International discussions on cybersecurity are increasingly polarised, with major powers vying for influence over Indo-Pacific countries to shape regional norms. In this context, we must ensure that the perspectives of emerging economies are not overshadowed by the interests of major powers. Ignoring these viewpoints is not only a poor diplomatic strategy—risking the alienation of regional actors and complicating negotiations—but also undermines international efforts to address shared challenges. Incorporating these voices into the framework would create a more inclusive and representative system that fosters equity, trust and long-term cooperation, ultimately strengthening global cybersecurity.

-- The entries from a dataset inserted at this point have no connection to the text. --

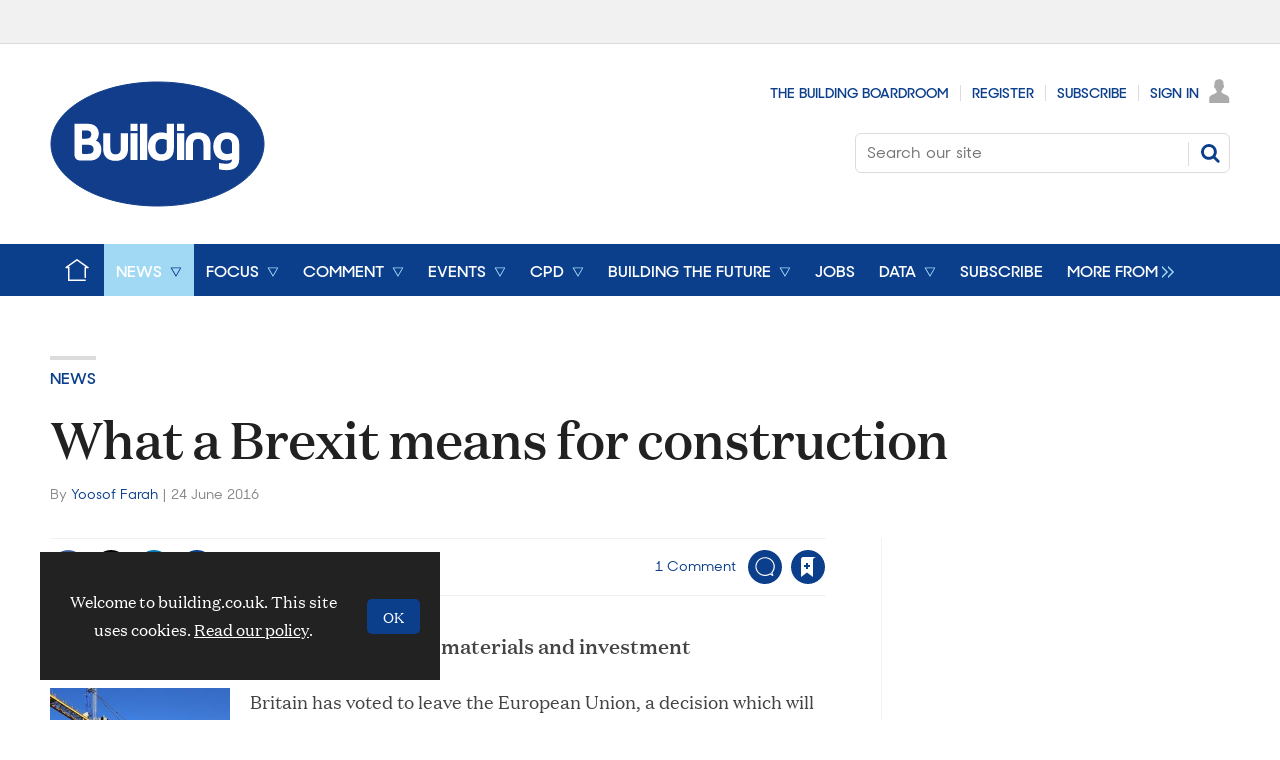

--- FILE ---
content_type: text/html; charset=utf-8
request_url: https://www.building.co.uk/0/5082323/commentlist?cachetoken=1&fh=1&sort=&_=1769447832913
body_size: 1097
content:
<div id="comments" data-load-more="" class="loadMoreItems comment-voting-enabled"><ul id="ajaxComments" data-load-more-context="" data-url="/0/5082323/commentlist?sort="><li tabindex="0" class="first no_avatarlast no_avatar"><div class="subSleeve"><a name="MsgId_2057492">
</a><p class="byline"><a href="https://www.building.co.uk/clive-connor/10758532/71252.publicprofile"><span class="author">CLIVE CONNOR</span></a><span class="commentAvatar">#CommentAvatarLabel</span><span class="preDate">
						Commented on:
					</span><span class="date" data-date-timezone="{&quot;publishdate&quot;: &quot;2016-06-30T08:26:10.170&quot;, &quot;format&quot;: &quot;D MMMM YYYY HH:mm&quot;}">2016-06-30T08:26:10.170</span></p><div class="commentBody"><p tabindex="0">Why no comment on the number of British contractors working in the rest of the EU compared to the number of EU contractors working in the UK ?
<br/>I suspect a large imbalance in favour of the EU which must mean a positive outcome for British contractors now we are leaving.</p><div class="commentBottom"><p class="commentReport meta">
									Unsuitable or offensive?
									<a href="https://www.building.co.uk/reportToModerator?storycode=5082323&amp;commentcode=2057492" class="popup">Report comment</a></p><div class="commentRating"><a href="#" class="up"><span class="tooltip toolBlack"><span class="tooltipText">Vote up</span></span><span class="tooltip toolRed" aria-hidden="true"><span class="tooltipText">You have already voted</span></span><span data-ajax-vote-up-number="" class="assistive">0</span></a><div class="container inlinePopUp popupsignin hide" role="tooltip" data-menu-open-pushed="true">Please <a href="/sign-in" class="popup ad-append-return">Sign in</a> to your account to use this feature<a aria-label="close" href="#" class="close"><span></span></a></div><a href="#" class="down"><span class="tooltip toolBlack"><span class="tooltipText">Vote down</span></span><span class="tooltip toolRed" aria-hidden="true"><span class="tooltipText">You have already voted</span></span><span data-ajax-vote-down-number="" class="assistive">0</span></a><div class="container inlinePopUp popupsignin hide" role="tooltip" data-menu-open-pushed="true">Please <a href="/sign-in" class="popup ad-append-return">Sign in</a> to your account to use this feature<a aria-label="close" href="#" class="close"><span></span></a></div></div></div></div></div></li></ul></div>

--- FILE ---
content_type: text/html; charset=utf-8
request_url: https://www.google.com/recaptcha/api2/aframe
body_size: 266
content:
<!DOCTYPE HTML><html><head><meta http-equiv="content-type" content="text/html; charset=UTF-8"></head><body><script nonce="gM70mPNQ1nZkbZlbHrQEEg">/** Anti-fraud and anti-abuse applications only. See google.com/recaptcha */ try{var clients={'sodar':'https://pagead2.googlesyndication.com/pagead/sodar?'};window.addEventListener("message",function(a){try{if(a.source===window.parent){var b=JSON.parse(a.data);var c=clients[b['id']];if(c){var d=document.createElement('img');d.src=c+b['params']+'&rc='+(localStorage.getItem("rc::a")?sessionStorage.getItem("rc::b"):"");window.document.body.appendChild(d);sessionStorage.setItem("rc::e",parseInt(sessionStorage.getItem("rc::e")||0)+1);localStorage.setItem("rc::h",'1769447841418');}}}catch(b){}});window.parent.postMessage("_grecaptcha_ready", "*");}catch(b){}</script></body></html>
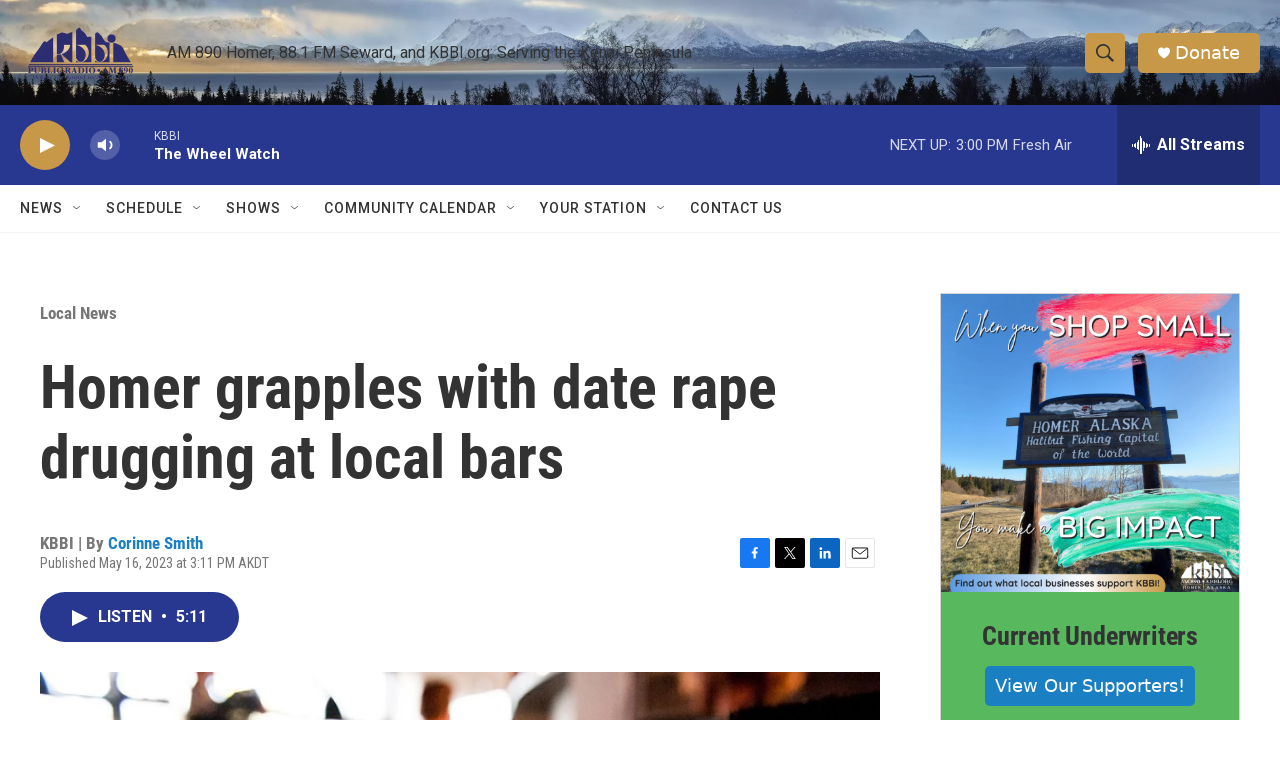

--- FILE ---
content_type: text/html; charset=utf-8
request_url: https://www.google.com/recaptcha/api2/aframe
body_size: 266
content:
<!DOCTYPE HTML><html><head><meta http-equiv="content-type" content="text/html; charset=UTF-8"></head><body><script nonce="7fA-qeydDXDXNYuoshWh6g">/** Anti-fraud and anti-abuse applications only. See google.com/recaptcha */ try{var clients={'sodar':'https://pagead2.googlesyndication.com/pagead/sodar?'};window.addEventListener("message",function(a){try{if(a.source===window.parent){var b=JSON.parse(a.data);var c=clients[b['id']];if(c){var d=document.createElement('img');d.src=c+b['params']+'&rc='+(localStorage.getItem("rc::a")?sessionStorage.getItem("rc::b"):"");window.document.body.appendChild(d);sessionStorage.setItem("rc::e",parseInt(sessionStorage.getItem("rc::e")||0)+1);localStorage.setItem("rc::h",'1769034418304');}}}catch(b){}});window.parent.postMessage("_grecaptcha_ready", "*");}catch(b){}</script></body></html>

To achieve this, international and regional institutions must prioritise capacity-building and technical assistance tailored to the needs of Indo-Pacific countries. This includes creating platforms that allow these states to share experiences and shape global discourse on cyber norms. An example of such a platform is the Association of Southeast Asian Nations, through which member states have come to develop a norms checklist. It also requires the international community to recognise the interconnectedness of domestic and international cyber responsibilities. By grounding discussions in the specific contexts and priorities of the Indo-Pacific, the framework can evolve into a truly global standard that bridges the gap between developed and developing nations.

As the UN Open-ended Working Group mandate’s deadline approaches, we must reshape the framework of responsible state behaviour in cyberspace. The Indo-Pacific’s challenges and perspectives can help strengthen the framework’s relevance and effectiveness. By incorporating diverse regional viewpoints, the international community can build a more equitable and resilient cyberspace that serves the interests of all states, not just the most powerful. This is not merely a matter of inclusion; it is a matter of global cyber stability and security.